Your instructions — Report each line of the entries below that includes "hours".

Given records —
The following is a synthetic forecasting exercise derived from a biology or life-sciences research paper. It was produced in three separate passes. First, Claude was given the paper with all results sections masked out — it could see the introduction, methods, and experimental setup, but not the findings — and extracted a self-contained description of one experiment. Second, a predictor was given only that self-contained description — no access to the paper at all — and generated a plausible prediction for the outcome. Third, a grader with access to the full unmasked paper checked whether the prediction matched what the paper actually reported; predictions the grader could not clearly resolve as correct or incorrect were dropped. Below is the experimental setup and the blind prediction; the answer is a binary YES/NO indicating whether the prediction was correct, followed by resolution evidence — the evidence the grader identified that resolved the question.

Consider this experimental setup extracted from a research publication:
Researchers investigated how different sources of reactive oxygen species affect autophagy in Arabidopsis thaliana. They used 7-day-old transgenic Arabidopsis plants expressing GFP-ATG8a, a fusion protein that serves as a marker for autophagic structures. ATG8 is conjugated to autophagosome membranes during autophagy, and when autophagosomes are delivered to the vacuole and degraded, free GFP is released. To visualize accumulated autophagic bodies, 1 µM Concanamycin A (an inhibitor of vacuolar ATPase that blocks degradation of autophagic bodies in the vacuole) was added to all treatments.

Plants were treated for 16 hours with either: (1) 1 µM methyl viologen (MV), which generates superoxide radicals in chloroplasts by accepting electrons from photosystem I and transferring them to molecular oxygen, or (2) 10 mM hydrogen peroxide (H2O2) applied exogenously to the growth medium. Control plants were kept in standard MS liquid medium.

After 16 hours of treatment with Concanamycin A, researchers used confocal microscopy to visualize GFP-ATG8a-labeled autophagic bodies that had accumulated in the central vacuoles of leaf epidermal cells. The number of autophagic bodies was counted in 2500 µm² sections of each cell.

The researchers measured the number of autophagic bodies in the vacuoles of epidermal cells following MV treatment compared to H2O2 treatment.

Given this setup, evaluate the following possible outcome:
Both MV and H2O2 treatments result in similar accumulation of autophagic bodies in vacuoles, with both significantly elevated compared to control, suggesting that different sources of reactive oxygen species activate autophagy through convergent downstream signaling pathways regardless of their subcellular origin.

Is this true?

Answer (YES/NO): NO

Task response —
Plants were treated for 16 hours with either: (1) 1 µM methyl viologen (MV), which generates superoxide radicals in chloroplasts by accepting electrons from photosystem I and transferring them to molecular oxygen, or (2) 10 mM hydrogen peroxide (H2O2) applied exogenously to the growth medium. Control plants were kept in standard MS liquid medium.
After 16 hours of treatment with Concanamycin A, researchers used confocal microscopy to visualize GFP-ATG8a-labeled autophagic bodies that had accumulated in the central vacuoles of leaf epidermal cells. The number of autophagic bodies was counted in 2500 µm² sections of each cell.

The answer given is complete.